The Department of Science and Technology – Philippine Council for Agriculture and Aquatic Resources Research and Development (DOST-PCAARRD) conducted a virtual scientific conference featuring the life and works of our National Hero, Dr. Jose Rizal, as a naturalist on January 31, 2022 to commemorate his 125th death anniversary.
DOST Secretary Fortunato T. Dela Peña, DOST Undersecretary for Research and Development (R&D) Rowena Cristina L. Guevara, and UPLB Museum of Natural History (MNH) Director Marian P. De Leon underlined their support for the virtual event by giving inspiring messages. DOST-PCAARRD Executive Director Reynaldo V. Ebora also showed his support in the virtual event.
There were two topics presented by renowned experts of their fields: “Foundations of Jose Rizal as a Naturalist” and “Dapitan Exile: Rizal a Naturalist in Practice Part I (vertebrates)” by Dr. Juan Carlos T. Gonzalez, curator of birds at UPLB-MNH and “Dapitan Exile: Rizal a Naturalist in Practice Part II (invertebrates)” and “Inspired by Rizal: Species Named in His Honor” by Dr. Ireneo L. Lit, Jr., curator of mealybugs and scale insects also at UPLB-MNH.
Both resource speakers talked about how Dr. Rizal was exposed to and curious about his local natural environment, from his early childhood years spent in Calamba, Laguna mesmerized by the beauty of Laguna de Bay and Mount Makiling, to his days spent in Dapitan, Zamboanga as a political exile.
Several unique and fascinating species have been named after our National Hero. Rachophorous rizali is an orange-brown amphibian with blue, white, and yellow spots. Draco rizali is a species of flying dragon with extended wing-like ribs making them able to glide up to nine meters. Entomologists have also honored Dr. Rizal by naming some insects him, namely: Apogonia rizali, a rare small beetle, and Spathomeles rizali, another beetle species known as fungus beetle. Dr. Lit also discussed Cardiodactylus rizali, a cricket named in honor of Dr. Rizal. Another is the Pachyrrhynchus rizali, a type of weevil.

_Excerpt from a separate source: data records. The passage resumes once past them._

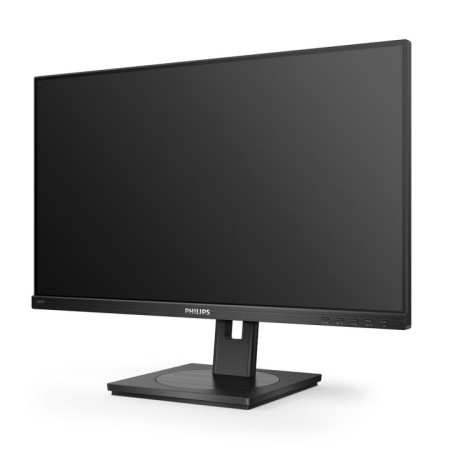 Philips 242S1AE Monitor 24″ IPS HDMI DP VGA MM AA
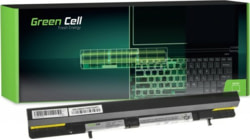 Product image of Green Cell LE88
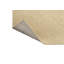 Hand Tufted Wool Area Rug in Sand-1801817662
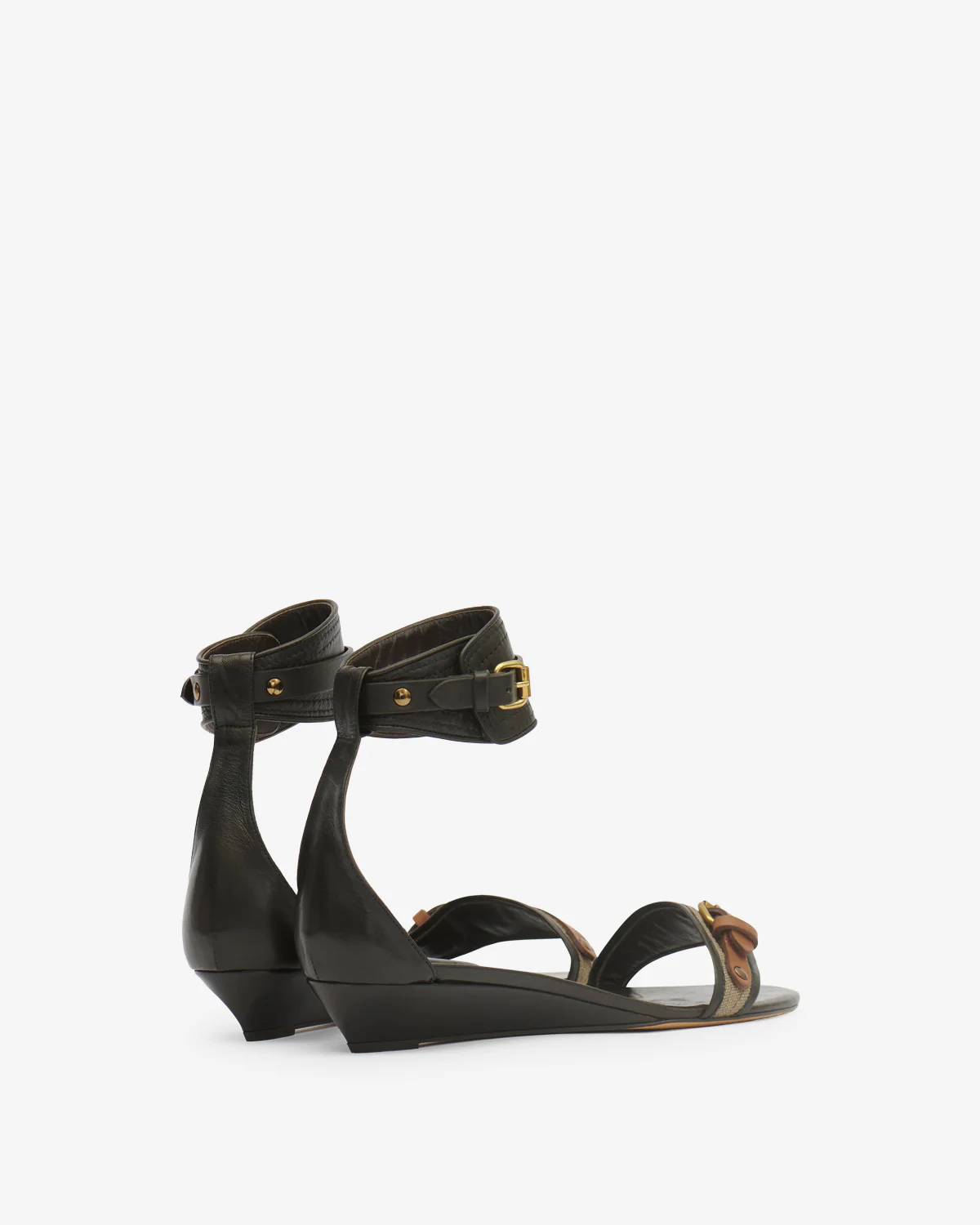EDONY SANDALS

“Just like Jose Rizal, you can be a naturalist. Maganda kung mag-aaral kayo ng biology, zoology, entomology and be a taxonomist kasi kailangang-kailangan natin ‘yan,” Dr. Gonzalez urged the young members of the audience. While Dr. Lit emphasized that we should learn from our heroes who fought hard to make our society better for all especially the poorest and most vulnerable.
Dr. Jose Rizal have indeed made significant contributions in the field of biodiversity, not only by discovering and studying unique organisms in his time, but also by serving as an inspiration for our youth who can take on the challenge of exploring and showcasing to the world our remaining undescribed living treasures and preserving them to be appreciated by our future generations.